Le Congrès ukrainien canadien est solidement dans le coin de Michael Yurkovich. C’est important en soi, car on entend parfois se plaindre que telle ou telle organisation de la diaspora au Canada est plus intéressée à rester du bon côté de quiconque est au pouvoir au pays qu’à promouvoir les intérêts canadiens. Mais voici un Canadien ukrainien qui se bat avec le statu quo en Ukraine, et l’UCC n’a eu aucun mal à choisir son camp.
Du gouvernement du Canada, cependant, pas un coup d’œil. C’est bien de la part de Judy Sgro, la libérale qui préside le Comité du commerce des Communes, de dire un mot sur sa page Facebook. D’autres députés et sénateurs de divers partis ont offert des commentaires en faveur de Yurkovich. Mais tout est isolé, pas coordonné, et dans une large mesure, cet homme d’affaires de Calgary semble être seul dans une lutte acharnée contre un intimidateur de quartier dans un pays étranger.
Maintenant, nous sommes sensibles ces jours-ci au Canada à l’indépendance de notre système judiciaire, et personne ne demande à Trudeau ou à son ministre des Affaires étrangères monumentalement discret, Marc Garneau, la quatrième personne à occuper ce poste en cinq ans, d’exiger un résultat particulier.
Mais c’est un secret de polichinelle en Ukraine que les tribunaux sont trop souvent influencés par l’influence considérable des oligarques. (This 2018 Financial Times l’histoire décrit une campagne de harcèlement juridique contre la multinationale luxembourgeoise ArcelorMittal dans une ville proche de Nikopol; ironiquement, l’histoire fait référence à TIU comme une bonne nouvelle en comparaison. C’était alors.)
Zelensky, qui doit sa position de président au soutien des médias de Kolomoisky, regarde Yurkovich et voit un gars de Calgary sans beaucoup d’amis à Nikopol. Et de retour au Canada, le gouvernement qui portait un toast au succès de TIU est resté silencieux.
Mais ce que Justin Trudeau a dit lors de la Conférence sur la réforme de l’Ukraine à Toronto en 2019 c’était vrai. «Une Ukraine solide et stable n’est pas seulement importante pour le Canada, elle est importante pour le monde entier», a-t-il déclaré. «Le maintien de l’ordre international fondé sur des règles est la voie la plus claire vers la prospérité.»
Comme le Canada le rappelait à l’Ukraine, cela ne signifie pas seulement empêcher la Russie d’entrer. Cela signifie garder la lumière sur le fair-play dans les couloirs du pouvoir en Ukraine même.

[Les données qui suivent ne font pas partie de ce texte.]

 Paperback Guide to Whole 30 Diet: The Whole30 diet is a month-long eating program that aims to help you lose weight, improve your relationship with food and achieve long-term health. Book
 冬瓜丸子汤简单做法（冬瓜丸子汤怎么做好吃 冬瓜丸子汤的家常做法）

Le Canada, qui a des troupes en Ukraine formant leurs forces armées, davantage en Lettonie soutenant le soutien de l’Occident à la région, et une grande communauté ukraino-canadienne qui était autrefois enthousiasmée par les perspectives d’une société ukrainienne ouverte et juste, pourrait encourager Zelensky à dépenser un peu de capital politique et faire valoir que dans les tribunaux ukrainiens, le gars qui offre de l’énergie propre et des investissements de plus en plus rares mérite une audition, et pas seulement le gars sur la liste noire du département d’État.

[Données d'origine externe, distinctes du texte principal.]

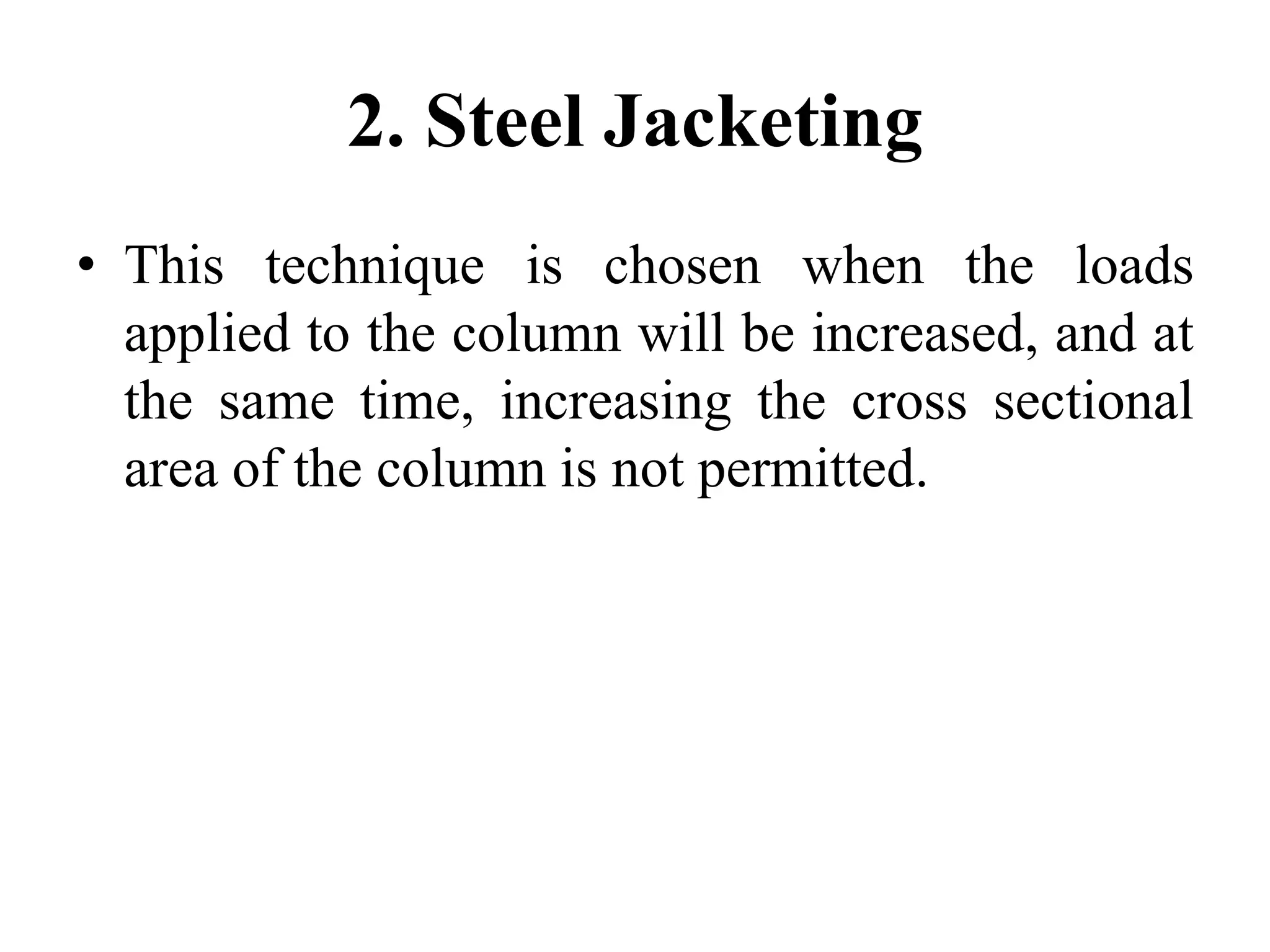 2. Steel Jacketing
• This technique is chosen when the loads
applied to the column will be increased, and at
the same time, increasing the cross sectional
area of the column is not permitted.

Présentant Trudeau à cette conférence de 2019, Chrystia Freeland a noté que Vladimir Poutine venait de dire à un intervieweur que «l’idée libérale» était obsolète. «Je ne peux penser à aucun pays qui réprimande plus vigoureusement cette idée – comme nous le sommes – que le Canada», a déclaré Freeland. Est-ce toujours vrai?